Relação com militares é outro desafio

Outro desafio enfrentado pelo presidente eleito Luiz Inácio Lula da Silva será a retomada de sua relação com militares, próximos ao bolsonarismo, e conter risco de insubordinação nas Forças Armadas. O cenário é agravado pela presença de apoiadores do atual presidente em frente a quartéis militares. Essas manifestações culminaram nos atos de violência em Brasília no dia 12, horas após a diplomação de Lula.

Na sexta-feira, Lula se reuniu pela primeira vez com os oficiais que deverão assumir as funções de comandantes do Exército, da Aeronáutica e da Marinha. Um ponto considerado como sensível entre aliados de Lula era a ameaça de que, orientados por Bolsonaro, os atuais comandantes deixassem os cargos antes da posse. No entanto, o comandante da Força Aérea Brasileira (FAB), brigadeiro Carlos de Almeida Baptista Junior, desistiu da ideia. Aliados de Lula viram o gesto como positivo e esperam que isso garanta que a transmissão de cargo das três Forças ocorrerá em janeiro, com o petista já empossado.

Baptista Júnior é o responsável pelo início das operações de quatro unidades do caça sueco Saab Gripen E, os mais modernos da América Latina. Os aviões de combate serão apresentados hoje na sede do Grupo de Defesa Aérea de Anápolis (GO). “O início das operações é um marco, ao dotar a FAB de uma plataforma multimissão de última geração”, afirma o comandante da FAB. Ele já havia acelerado o processo de aquisição de mísseis para dar dentes aos caças, no caso os europeus Iris-T (curto alcance) e Meteor (além do campo visual do piloto).




Compra 

Os caças suecos foram comprados pelo Brasil no fim de 2013, no governo da ex-presidente Dilma Rousseff (PT).

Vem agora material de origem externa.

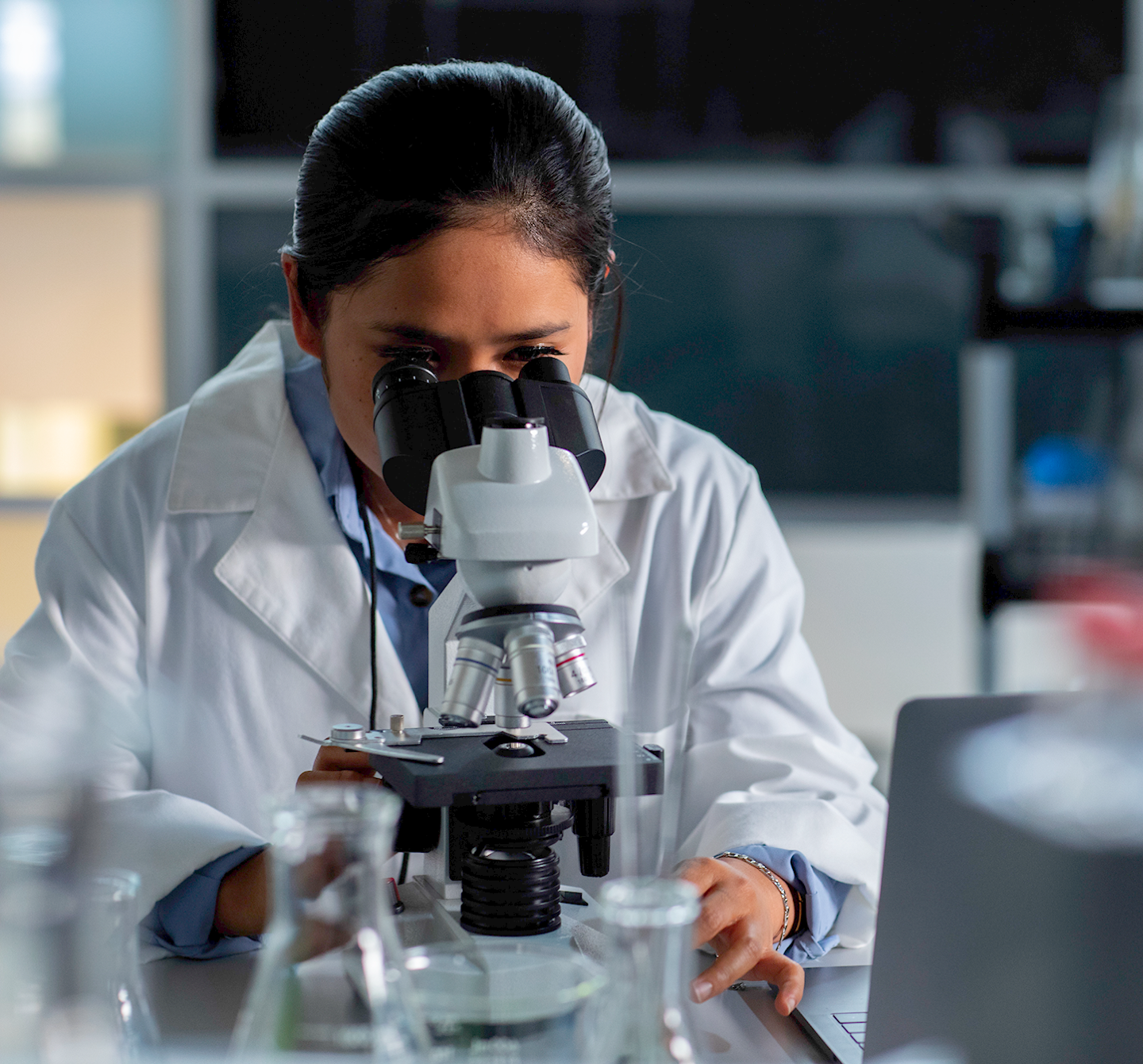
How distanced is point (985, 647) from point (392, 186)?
1.80 metres

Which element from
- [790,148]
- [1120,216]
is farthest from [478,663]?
[790,148]

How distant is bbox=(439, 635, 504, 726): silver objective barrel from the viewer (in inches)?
29.8

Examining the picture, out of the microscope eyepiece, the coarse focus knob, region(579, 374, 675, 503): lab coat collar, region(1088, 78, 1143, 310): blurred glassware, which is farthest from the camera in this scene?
region(1088, 78, 1143, 310): blurred glassware

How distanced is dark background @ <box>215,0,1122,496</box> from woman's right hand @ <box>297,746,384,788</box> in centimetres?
230

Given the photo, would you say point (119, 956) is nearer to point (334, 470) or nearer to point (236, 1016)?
point (236, 1016)

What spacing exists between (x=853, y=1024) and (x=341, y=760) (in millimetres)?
414

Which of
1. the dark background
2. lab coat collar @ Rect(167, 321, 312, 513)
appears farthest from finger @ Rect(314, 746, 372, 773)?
the dark background

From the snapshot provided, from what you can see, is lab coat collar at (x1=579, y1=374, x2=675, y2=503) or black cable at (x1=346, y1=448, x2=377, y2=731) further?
lab coat collar at (x1=579, y1=374, x2=675, y2=503)

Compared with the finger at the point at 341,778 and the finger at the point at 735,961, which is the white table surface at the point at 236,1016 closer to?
the finger at the point at 735,961

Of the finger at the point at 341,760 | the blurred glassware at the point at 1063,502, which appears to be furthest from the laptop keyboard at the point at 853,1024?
the blurred glassware at the point at 1063,502

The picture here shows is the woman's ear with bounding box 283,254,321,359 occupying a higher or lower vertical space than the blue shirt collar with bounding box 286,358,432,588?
higher

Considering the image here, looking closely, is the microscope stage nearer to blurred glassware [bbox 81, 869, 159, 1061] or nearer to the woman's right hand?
the woman's right hand

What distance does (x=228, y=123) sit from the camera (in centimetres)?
312

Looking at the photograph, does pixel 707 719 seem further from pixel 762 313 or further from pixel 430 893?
pixel 762 313
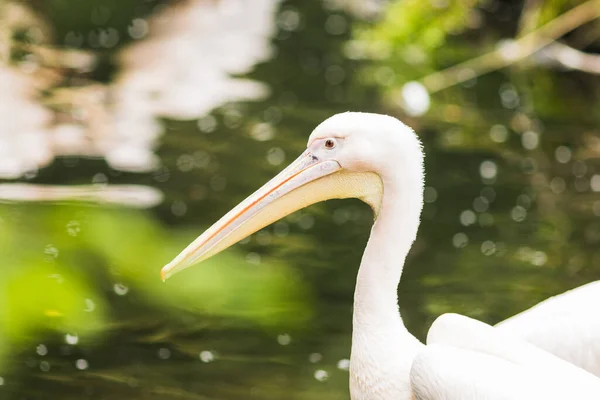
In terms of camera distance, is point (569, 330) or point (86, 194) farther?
point (86, 194)

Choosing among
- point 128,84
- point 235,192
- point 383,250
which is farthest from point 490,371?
point 128,84

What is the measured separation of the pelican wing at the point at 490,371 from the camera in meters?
3.08

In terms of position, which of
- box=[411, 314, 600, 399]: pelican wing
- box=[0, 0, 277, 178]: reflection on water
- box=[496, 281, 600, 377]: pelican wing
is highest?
box=[0, 0, 277, 178]: reflection on water

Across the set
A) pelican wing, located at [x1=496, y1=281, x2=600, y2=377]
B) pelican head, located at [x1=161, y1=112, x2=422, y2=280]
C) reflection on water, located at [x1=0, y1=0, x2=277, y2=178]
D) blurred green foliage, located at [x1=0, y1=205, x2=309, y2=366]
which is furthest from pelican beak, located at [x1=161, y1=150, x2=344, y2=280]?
reflection on water, located at [x1=0, y1=0, x2=277, y2=178]

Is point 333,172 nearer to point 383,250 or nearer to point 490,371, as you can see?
point 383,250

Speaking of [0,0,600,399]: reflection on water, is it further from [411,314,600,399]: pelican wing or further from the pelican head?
[411,314,600,399]: pelican wing

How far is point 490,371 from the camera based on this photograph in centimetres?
317

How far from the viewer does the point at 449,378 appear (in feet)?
10.5

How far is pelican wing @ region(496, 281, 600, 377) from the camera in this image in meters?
3.78

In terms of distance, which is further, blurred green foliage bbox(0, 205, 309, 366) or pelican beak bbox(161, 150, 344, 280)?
blurred green foliage bbox(0, 205, 309, 366)

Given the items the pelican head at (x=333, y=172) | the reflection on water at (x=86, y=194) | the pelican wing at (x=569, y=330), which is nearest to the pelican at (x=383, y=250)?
the pelican head at (x=333, y=172)

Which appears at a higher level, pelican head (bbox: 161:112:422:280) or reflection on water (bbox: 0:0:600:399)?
reflection on water (bbox: 0:0:600:399)

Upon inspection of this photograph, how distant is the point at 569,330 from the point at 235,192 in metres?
3.57

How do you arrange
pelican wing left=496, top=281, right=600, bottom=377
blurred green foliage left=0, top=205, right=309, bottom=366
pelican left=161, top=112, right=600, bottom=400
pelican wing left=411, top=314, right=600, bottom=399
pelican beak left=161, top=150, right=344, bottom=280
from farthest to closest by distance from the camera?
blurred green foliage left=0, top=205, right=309, bottom=366
pelican wing left=496, top=281, right=600, bottom=377
pelican beak left=161, top=150, right=344, bottom=280
pelican left=161, top=112, right=600, bottom=400
pelican wing left=411, top=314, right=600, bottom=399
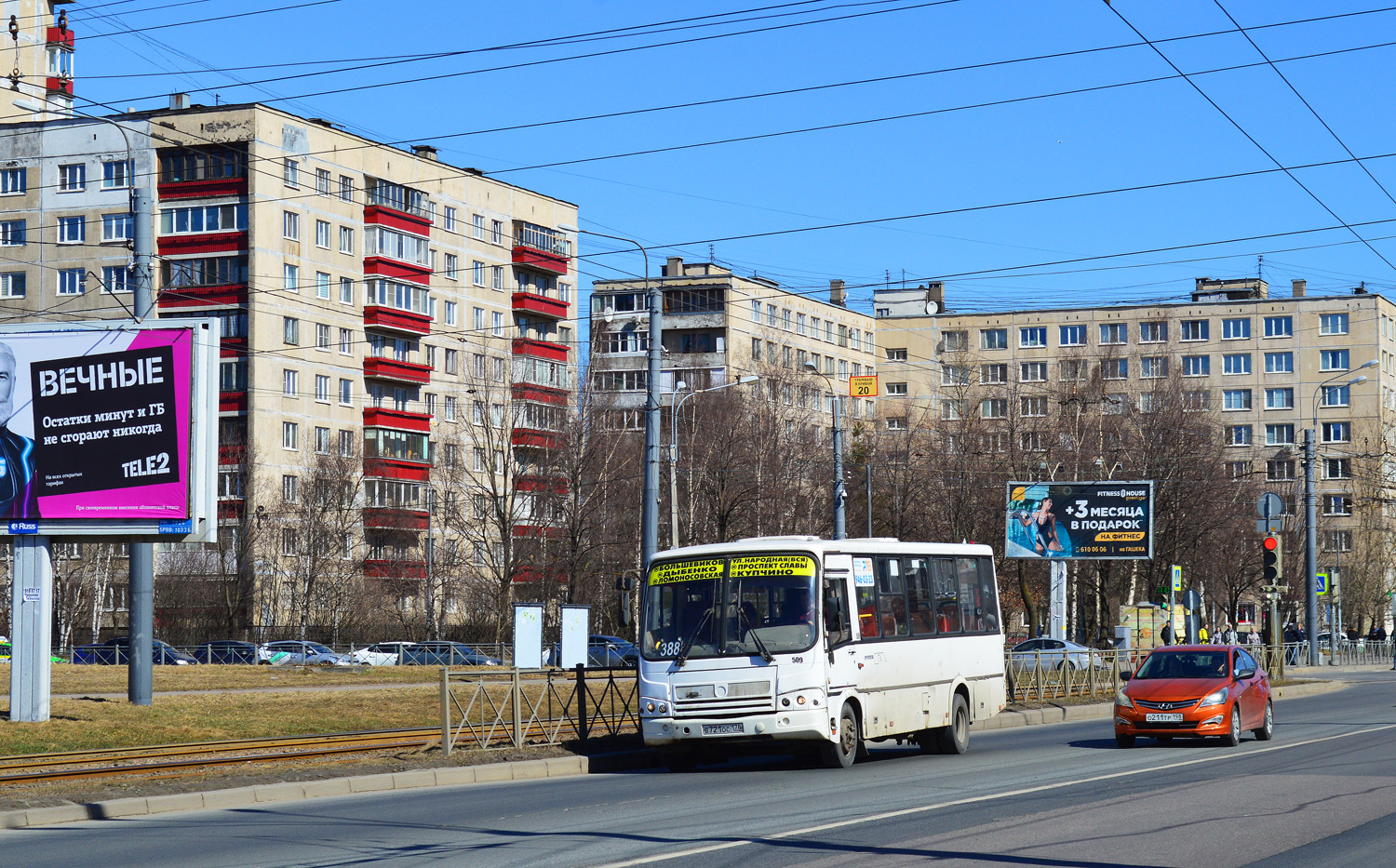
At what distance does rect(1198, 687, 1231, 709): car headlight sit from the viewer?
21219 mm

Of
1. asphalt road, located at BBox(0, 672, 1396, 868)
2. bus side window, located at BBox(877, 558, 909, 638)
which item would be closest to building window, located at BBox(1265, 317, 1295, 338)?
asphalt road, located at BBox(0, 672, 1396, 868)

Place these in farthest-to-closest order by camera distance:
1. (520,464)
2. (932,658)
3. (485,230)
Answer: (485,230) → (520,464) → (932,658)

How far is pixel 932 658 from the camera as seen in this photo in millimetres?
20781

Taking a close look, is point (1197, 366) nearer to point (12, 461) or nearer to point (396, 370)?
point (396, 370)

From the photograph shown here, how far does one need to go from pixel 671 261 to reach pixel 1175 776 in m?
94.2

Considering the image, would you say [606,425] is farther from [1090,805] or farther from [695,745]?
[1090,805]

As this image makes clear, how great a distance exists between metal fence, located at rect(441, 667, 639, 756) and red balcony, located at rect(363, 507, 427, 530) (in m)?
50.1

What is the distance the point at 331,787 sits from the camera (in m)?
16.5

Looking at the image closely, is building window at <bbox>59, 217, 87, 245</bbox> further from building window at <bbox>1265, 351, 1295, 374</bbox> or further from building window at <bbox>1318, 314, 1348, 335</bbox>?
building window at <bbox>1318, 314, 1348, 335</bbox>

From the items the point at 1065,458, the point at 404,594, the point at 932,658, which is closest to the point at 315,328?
the point at 404,594

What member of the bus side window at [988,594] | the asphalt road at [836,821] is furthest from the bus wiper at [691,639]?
the bus side window at [988,594]

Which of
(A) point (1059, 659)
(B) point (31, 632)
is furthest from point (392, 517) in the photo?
(B) point (31, 632)

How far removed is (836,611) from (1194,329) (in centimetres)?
10104

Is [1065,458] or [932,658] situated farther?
[1065,458]
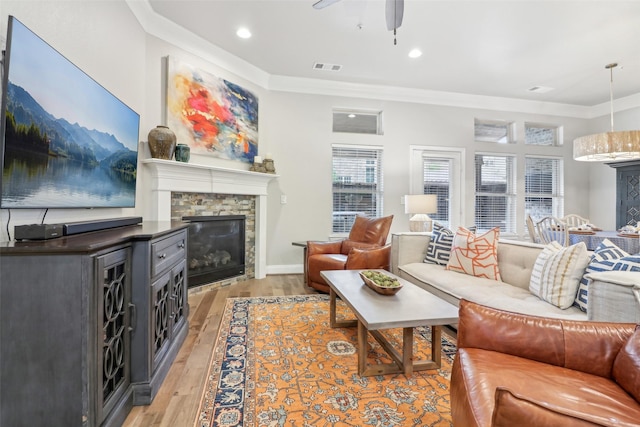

O Brasil adquiriu um pacote completo, com aviões e transferência de tecnologia, além de toda a parafernália de apoio em solo – dois simuladores de voo, uma estação que emula todos os sistemas do avião, ferramentas e computadores. Já foram treinados cerca de 20 pilotos e 20 técnicos na base.

As quatro unidades que chegam nesta segunda evidenciam os riscos de tal empreitada de longo prazo. Na programação revisada da FAB, seriam seis aviões operacionais neste ano, além do caça de matrícula 4100, que chegou em 2020 e segue como modelo de testes que garantiu o chamado Certificado de Tipo Militar das Aeronáuticas brasileira e sueca. “Tivemos uma leve discrepância, mas sempre trabalhamos em sintonia com o cliente", relativizou Mikael Franzén, chefe de marketing e vendas aeronáuticas da Saab, a fabricante do Gripen. Ele diz que o prazo final de entrega dos 36 aviões iniciais está mantido para 2027, e que dois novos caças serão desembarcados no começo do ano.